That's a relief, I thought I was slipping, in the past I always went for the ones that were recommended by the Penguin guide and never disappointed but in those days CDs were NZ$35-40 each, now they are a lot cheaper so may indulge myself plus a few from the big www.


----------



## Taneyev

I forgot that I've the op.74 (plus Brahm's op.5l No.1) by David Oistrakh, Piotr Bondarenko, Mikhail Terian and Knushevitsky. Those are rare recordings!


----------



## Efraim

Taneyev said:


> I've LvB SQ by the Pascal, Borodin, Beethoven, Fine Arts, Juilliard, Alban Berg, Rose, Capet, Amar-Hindemith and Schneiderhann


Fantastic! How did you get Rose, Capet and Amar? I guess these are old 78 tours, aren't they? Which quartets do you have by each one of them? - I think Hindemith is the composer and he played the viola part. Who is the 'cellist of Rose Q., isn't it Starker?

The violinist Capet died not so long ago, less than 30 years, but his quartet surely didn't existe after the war, am I right?

I never heard a single note by these famous quartets. I imagine they play not like, say, Juilliard, let alone Borodin.



Taneyev said:


> I forgot that I've the op.74 (plus Brahm's op.5l No.1)


Tsss!



Taneyev said:


> by David Oistrakh, Piotr Bondarenko, Mikhail Terian and Knushevitsky. Those are rare recordings!


I once had this Russian LP of the Op. 74, it got lost long ago. I don't really remember how it was. Same style as the Borodin's?

What do you exactly have by the Borodin's? I forgot that I have by them Op. 18/1 and 2 too, plus Brahms' B flat, but this is not the same Borodin Quartet: both violinists are different - not Dubinsky and Alexandrov - and the whole thing is a lot different, nothing to do with the "heroic" sound and sweeping style of the old Borodin Quartet. - I have by the new members (that is to say by Kopelman; the others are original members) Brahms' Piano Quartet in A (CD Philips); it does remind the original Borodin Quartet.


----------



## Taneyev

Well, you can start looking for:
Rose. LvB 4,10 and 14 plus Bach 2 violins concerto with Alma Rose (Mahler niece, Prihoda wife)-double Biddulph
And no, the cellist wasn't Starker. The recordings are from the 20s., and at that time Starker was a child.
Capet: No.14 and 15. Also a Biddulph
Borodin (with Kopelman) 7, 9,11 and 15. A double Virgin classics.
Amar-Hindemith: No.11 (78RPM to LP to CD) It's a copy I've. I know there is a CD by them, but I think is OOP and I don't know if it had LvB. Paul played the viola, and brother Rudolf the cello.
Enjoy!


----------



## Efraim

Taneyev said:


> Well, you can start looking for:
> Rose. LvB 4,10 and 14 plus Bach 2 violins concerto with Alma Rose (Mahler niece, Prihoda wife)-double Biddulph
> And no, the cellist wasn't Starker. The recordings are from the 20s., and at that time Starker was a child.
> Capet: No.14 and 15. Also a Biddulph
> Borodin (with Kopelman) 7, 9,11 and 15. A double Virgin classics.

• [WHAT YOU HAVE TO DO]:
Rewrite the forum thread's passage starting with "What do you" and going on through "original Borodin Quartet.", substituting "Borodin String Quartet" for "Borodin Quartet" each time it occurs.

[Extracted data entries]
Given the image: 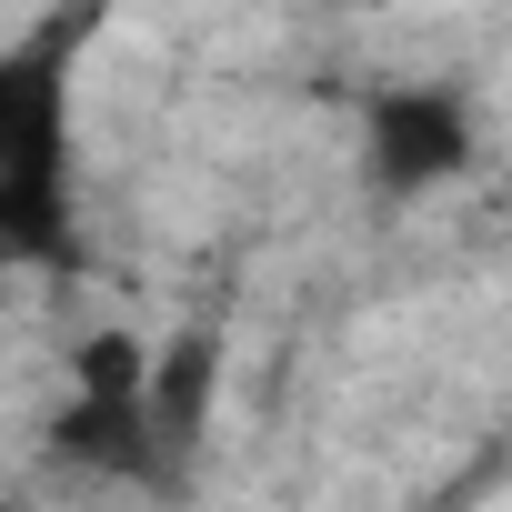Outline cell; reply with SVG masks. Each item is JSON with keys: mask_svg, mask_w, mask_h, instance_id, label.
Instances as JSON below:
<instances>
[{"mask_svg": "<svg viewBox=\"0 0 512 512\" xmlns=\"http://www.w3.org/2000/svg\"><path fill=\"white\" fill-rule=\"evenodd\" d=\"M211 412H221V332L191 322L151 352V432H161V462L191 472L201 442H211Z\"/></svg>", "mask_w": 512, "mask_h": 512, "instance_id": "cell-3", "label": "cell"}, {"mask_svg": "<svg viewBox=\"0 0 512 512\" xmlns=\"http://www.w3.org/2000/svg\"><path fill=\"white\" fill-rule=\"evenodd\" d=\"M332 11H392V0H332Z\"/></svg>", "mask_w": 512, "mask_h": 512, "instance_id": "cell-4", "label": "cell"}, {"mask_svg": "<svg viewBox=\"0 0 512 512\" xmlns=\"http://www.w3.org/2000/svg\"><path fill=\"white\" fill-rule=\"evenodd\" d=\"M472 151H482L472 101L442 91V81H402V91H382V101L362 111V171H372V191H392V201H422V191L462 181Z\"/></svg>", "mask_w": 512, "mask_h": 512, "instance_id": "cell-2", "label": "cell"}, {"mask_svg": "<svg viewBox=\"0 0 512 512\" xmlns=\"http://www.w3.org/2000/svg\"><path fill=\"white\" fill-rule=\"evenodd\" d=\"M71 211V51L31 41L0 61V231L21 262L61 251Z\"/></svg>", "mask_w": 512, "mask_h": 512, "instance_id": "cell-1", "label": "cell"}]
</instances>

• [THE OUTPUT]:
What do you exactly have by the Borodin's? I forgot that I have by them Op. 18/1 and 2 too, plus Brahms' B flat, but this is not the same Borodin String Quartet: both violinists are different - not Dubinsky and Alexandrov - and the whole thing is a lot different, nothing to do with the "heroic" sound and sweeping style of the old Borodin String Quartet. - I have by the new members (that is to say by Kopelman; the others are original members) Brahms' Piano Quartet in A (CD Philips); it does remind the original Borodin String Quartet.